Emma Raducanu of Great Britain celebrates after beating Leylah Fernandez of Canada in the US Open final in New York. Picture: ROBERT DEUTSCH/USA TODAY SPORTS
Emma Raducanu of Great Britain celebrates after beating Leylah Fernandez of Canada in the US Open final in New York. Picture: ROBERT DEUTSCH/USA TODAY SPORTS

1. An immigrant embraced

Emma Raducanu, the British 18-year-old who has changed the landscape of world tennis, has a Chinese mother and a Romanian father. Even before she won the US Open title at the weekend, London’s Daily Express devoted the top half of its front page to her. The bottom half carried a report headlined: "Immigrants sent back." It was about migrants trying to enter Britain from France on small boats being intercepted and returned their points of departure.

2. A land of letters

In the lawless Nigerian state of Zamfara, authorities have tried almost everything to curb the violence, from no-fly zones to banning the movement and sale of animals.

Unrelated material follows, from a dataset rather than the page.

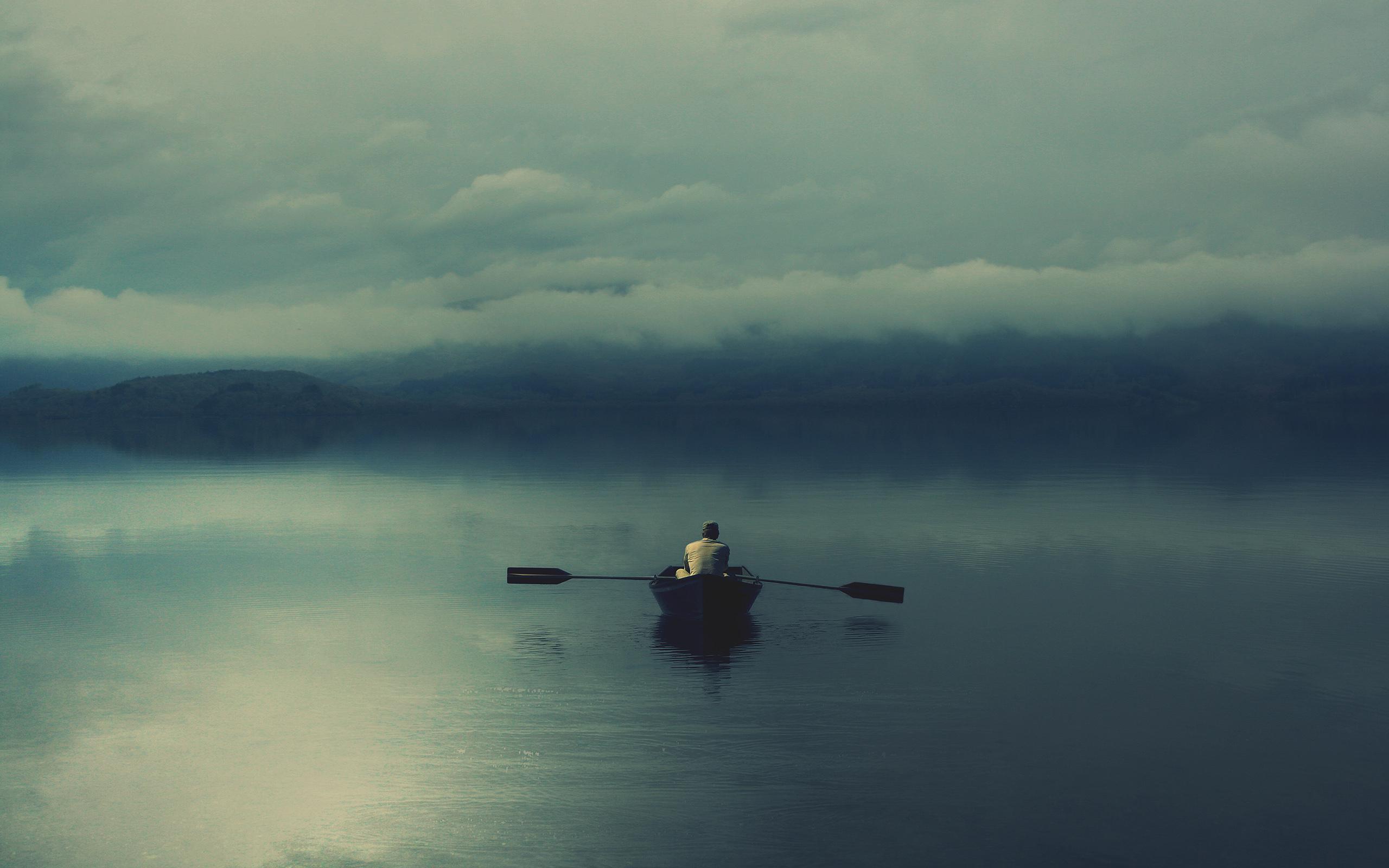 11355 скачать обои Пейзаж, Люди, Вода, Озера, Лодки - заставки и картинки бесплатно
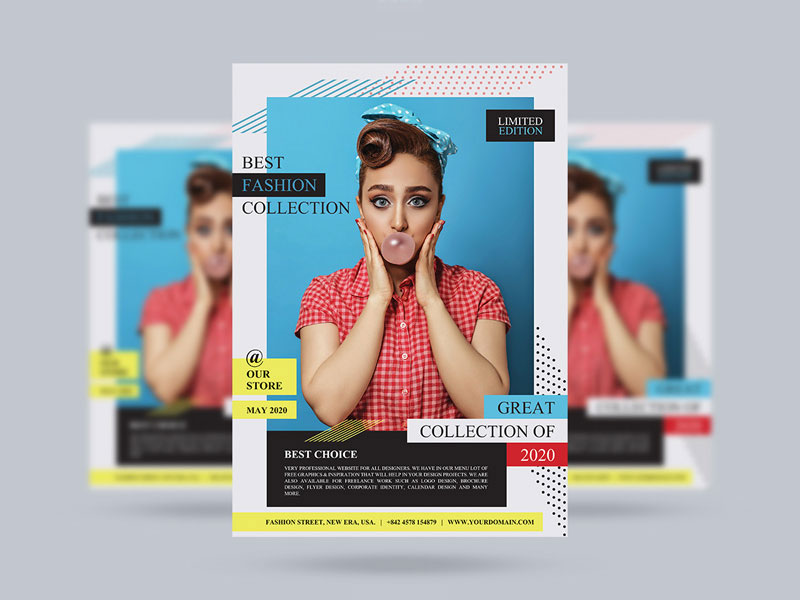 Free-Fashion-Sale-Collection-Flyer-Template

The latest attempt was to shut down the state’s 240 cellphone towers. This forced the people of Zamfara to write letters instead, except there is no functioning postal system. Commercial buses still run, and are now delivering those letters. Perhaps in SA, the Post Office could try the same.

3. Cool cricket

Cricket, with its long summer days, has always been associated with drinking beer. Now English cricket fans, no longer satisfied with only two colours of "fizzy piss", have a wider choice. A cricket reporter from The Guardian found that the Test match grounds now carry a wide range of drinks, from craft beers to specialist gins. They even have wine bars and cocktail kiosks serving something called a Lazy Negroni (not available at Headingley). One venue sold Veuve Clicquot at £85 a bottle (not including the £5 carafe charge).